3ème partie: Protocoles naturels pour traiter vos reflux d’acidité (RGO) et apprendre à vous sevrer des IPP.

Introduction

Le reflux gastro-œsophagien (RGO) est un trouble digestif qui concerne des millions de personnes dans le monde. Les symptômes de ce trouble sont variables pouvant se manifester par des douleurs à la poitrine, des brûlures d’estomac, des remontées d’acidité dans la bouche ainsi qu’une toux sèche persistante.

Des millions de personnes prennent chaque jour un médicament antiacide dont les plus connus sont les inhibiteurs de la pompe à protons (oméprazole, pantoprazole,,lanzoprazole, etc…). Ces médicaments sont devenus la 3ème classe de médicaments les plus vendus au monde générant des milliards de profit pour l’industrie pharmaceutique.

A l’origine, ces traitements devaient être prescrits à court terme pour traiter l’ulcère d’estomac, mais aujourd’hui ils sont le plus souvent utilisés au long cours pour traiter les reflux d’acidité et les brûlures d’estomac. En effet, il est beaucoup plus lucratif pour les firmes pharmaceutiques de vendre une pilule que vous prenez à vie plutôt que de traiter la cause en promouvant des changements de mode de vie alimentaire et de gestion du stress. Nous verrons dans cet article que la liste des effets secondaires est loin d’être exhaustive et que les études se multiplient pour remettre en question la sécurité de ces traitements antiacides. L’utilisation ponctuelle sur quelques semaines lors de gastrite érosive ou d’ulcère gastro-duodénal est justifiée, toutefois l’utilisation au long cours doit être remise en question surtout dans des reflux modérés.

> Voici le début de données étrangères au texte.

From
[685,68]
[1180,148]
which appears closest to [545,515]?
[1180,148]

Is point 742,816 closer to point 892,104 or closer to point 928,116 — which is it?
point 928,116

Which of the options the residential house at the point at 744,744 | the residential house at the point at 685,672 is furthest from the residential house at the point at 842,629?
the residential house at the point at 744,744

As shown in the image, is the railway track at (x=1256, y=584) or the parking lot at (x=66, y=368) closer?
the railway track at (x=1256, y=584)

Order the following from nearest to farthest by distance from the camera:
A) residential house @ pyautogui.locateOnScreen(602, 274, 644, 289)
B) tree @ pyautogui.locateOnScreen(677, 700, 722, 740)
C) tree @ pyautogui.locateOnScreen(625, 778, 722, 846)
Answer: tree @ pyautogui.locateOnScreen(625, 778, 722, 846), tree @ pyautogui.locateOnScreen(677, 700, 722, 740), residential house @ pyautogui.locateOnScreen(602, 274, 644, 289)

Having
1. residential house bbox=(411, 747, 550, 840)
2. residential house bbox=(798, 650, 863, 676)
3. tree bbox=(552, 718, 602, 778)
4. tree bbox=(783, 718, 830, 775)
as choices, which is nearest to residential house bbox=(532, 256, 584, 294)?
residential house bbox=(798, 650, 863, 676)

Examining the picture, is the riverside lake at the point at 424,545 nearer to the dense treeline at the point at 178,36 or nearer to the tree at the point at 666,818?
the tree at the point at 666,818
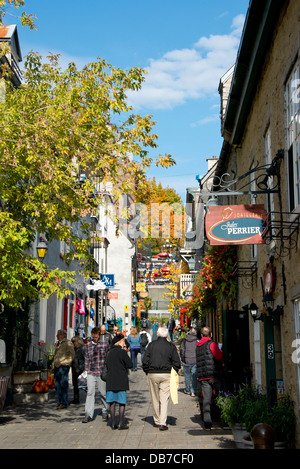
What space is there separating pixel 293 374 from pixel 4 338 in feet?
28.2

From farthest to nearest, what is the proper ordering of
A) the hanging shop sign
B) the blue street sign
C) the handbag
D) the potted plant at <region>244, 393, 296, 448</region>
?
the blue street sign
the handbag
the hanging shop sign
the potted plant at <region>244, 393, 296, 448</region>

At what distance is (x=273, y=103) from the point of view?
9.91 meters

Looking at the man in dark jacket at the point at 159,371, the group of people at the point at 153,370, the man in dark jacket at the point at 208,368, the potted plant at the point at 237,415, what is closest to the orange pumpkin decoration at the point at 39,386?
the group of people at the point at 153,370

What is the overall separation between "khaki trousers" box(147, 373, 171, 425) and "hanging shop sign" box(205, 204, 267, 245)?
2918 millimetres

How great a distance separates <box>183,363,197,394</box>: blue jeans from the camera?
15.7m

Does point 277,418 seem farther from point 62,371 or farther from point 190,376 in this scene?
point 190,376

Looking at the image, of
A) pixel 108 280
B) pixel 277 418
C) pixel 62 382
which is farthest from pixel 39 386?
pixel 108 280

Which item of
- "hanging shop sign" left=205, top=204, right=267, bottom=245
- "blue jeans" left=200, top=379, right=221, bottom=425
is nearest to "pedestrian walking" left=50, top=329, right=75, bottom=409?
"blue jeans" left=200, top=379, right=221, bottom=425

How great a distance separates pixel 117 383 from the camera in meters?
10.8

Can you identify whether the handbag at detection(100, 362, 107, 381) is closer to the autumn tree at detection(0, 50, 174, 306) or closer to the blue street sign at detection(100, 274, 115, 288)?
the autumn tree at detection(0, 50, 174, 306)

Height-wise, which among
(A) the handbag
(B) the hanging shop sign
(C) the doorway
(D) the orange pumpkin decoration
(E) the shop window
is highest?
(E) the shop window

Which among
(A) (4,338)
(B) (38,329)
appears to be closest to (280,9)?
(A) (4,338)

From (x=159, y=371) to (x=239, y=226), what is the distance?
10.6 feet
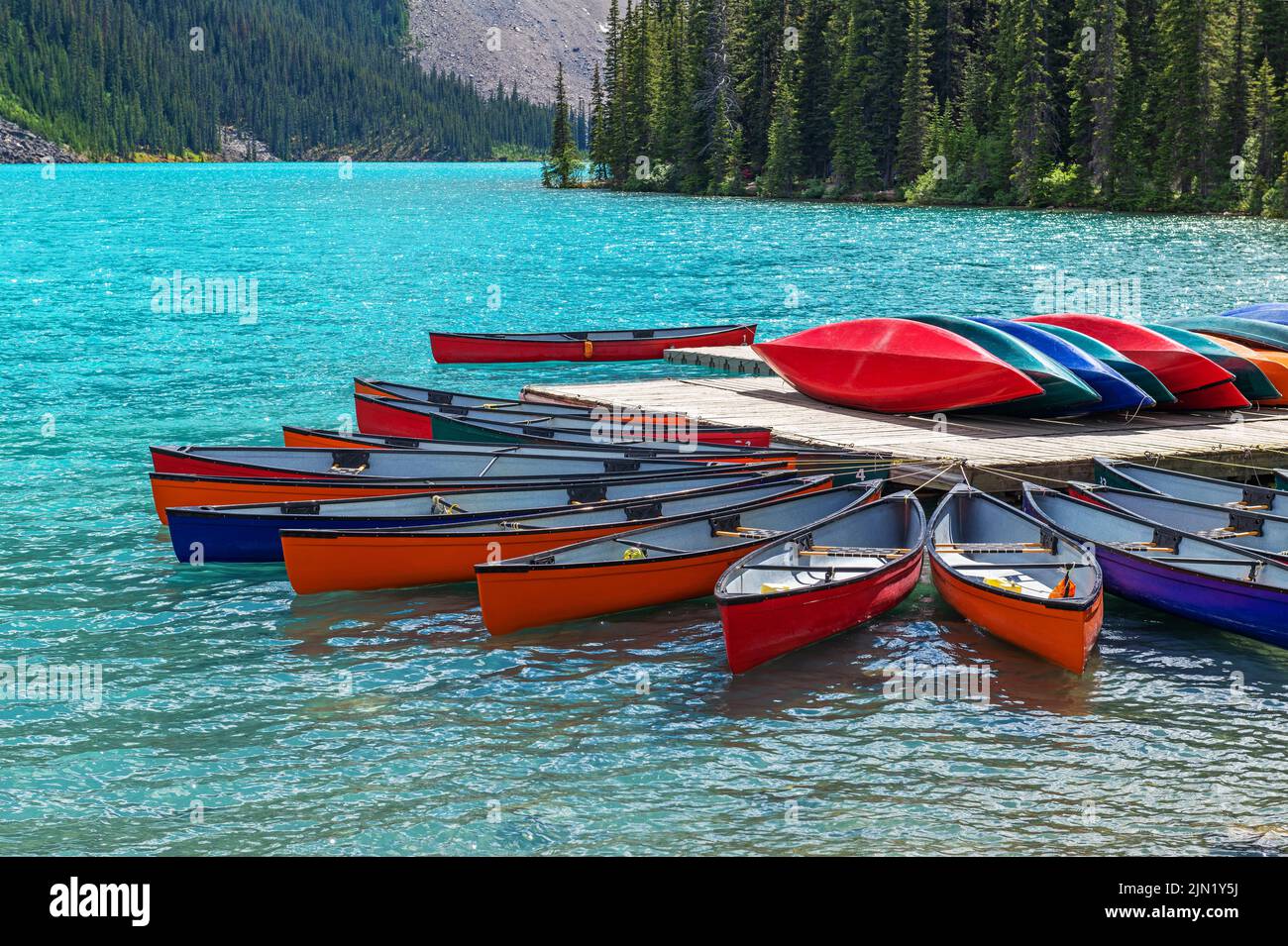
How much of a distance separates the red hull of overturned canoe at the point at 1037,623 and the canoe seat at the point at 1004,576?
53 centimetres

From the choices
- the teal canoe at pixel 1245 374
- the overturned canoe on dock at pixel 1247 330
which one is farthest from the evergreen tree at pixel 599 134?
the teal canoe at pixel 1245 374

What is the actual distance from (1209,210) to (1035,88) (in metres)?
17.2

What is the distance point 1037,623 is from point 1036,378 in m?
8.39

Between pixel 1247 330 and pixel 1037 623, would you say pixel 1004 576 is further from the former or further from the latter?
pixel 1247 330

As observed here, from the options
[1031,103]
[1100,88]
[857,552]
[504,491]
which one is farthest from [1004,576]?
[1031,103]

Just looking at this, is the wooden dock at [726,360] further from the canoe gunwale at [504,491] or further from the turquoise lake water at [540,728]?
the turquoise lake water at [540,728]

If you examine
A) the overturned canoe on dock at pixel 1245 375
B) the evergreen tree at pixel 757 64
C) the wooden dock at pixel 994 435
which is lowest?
the wooden dock at pixel 994 435

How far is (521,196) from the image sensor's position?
155 metres

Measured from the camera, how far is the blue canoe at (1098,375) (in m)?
20.9

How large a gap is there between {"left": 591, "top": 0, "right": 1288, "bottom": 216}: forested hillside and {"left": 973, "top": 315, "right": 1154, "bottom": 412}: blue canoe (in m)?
75.4

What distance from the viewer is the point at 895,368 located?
2180 centimetres

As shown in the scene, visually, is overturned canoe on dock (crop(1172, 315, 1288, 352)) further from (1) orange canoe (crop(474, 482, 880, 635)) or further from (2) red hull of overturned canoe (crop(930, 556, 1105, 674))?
(2) red hull of overturned canoe (crop(930, 556, 1105, 674))

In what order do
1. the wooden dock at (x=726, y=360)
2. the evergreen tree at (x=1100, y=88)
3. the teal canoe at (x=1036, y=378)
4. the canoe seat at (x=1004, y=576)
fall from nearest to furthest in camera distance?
the canoe seat at (x=1004, y=576)
the teal canoe at (x=1036, y=378)
the wooden dock at (x=726, y=360)
the evergreen tree at (x=1100, y=88)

Méfiez-vous des inhibiteurs de la pompe à protons

estomacLa plupart des gens ne sont pas conscients que l’acidité de notre estomac a un rôle vital pour notre santé. Le fait de réduire de façon prolongée par des médicaments l’acidité de notre estomac va avoir des conséquences néfastes. En effet la réduction de l’acidité va favoriser, entre autres ; une pullulation bactérienne, une diminution de l’absorption de nutriments, une diminution de notre résistance aux infections, une augmentation des risques de diverses maladies, dont l’infarctus du myocarde ou la démence.

Une prolifération des germes gastro-intestinaux

Des études ont confirmé que les IPP peuvent profondément altérer la population bactérienne gastro-intestinale par suppression de l’acidité de l’estomac. Ainsi des chercheurs italiens ont retrouvé une pullulation bactérienne de l’intestin grêle chez 50% des patients consommant des IPP alors qu’elle était présente seulement chez 6% des sujets contrôles (1).

Une diminution de l’absorption des nutriments, des vitamines et des minéraux

Une bonne acidité de l’estomac est un prérequis nécessaire pour une bonne digestion. La digestion de certains nutriments nécessite une fenêtre étroite d’acidité pour être optimum. Quand on mange, la sécrétion d’acide de l’estomac (HCL) permet une activation de la production de pepsine, enzyme permettant la digestion des protéines.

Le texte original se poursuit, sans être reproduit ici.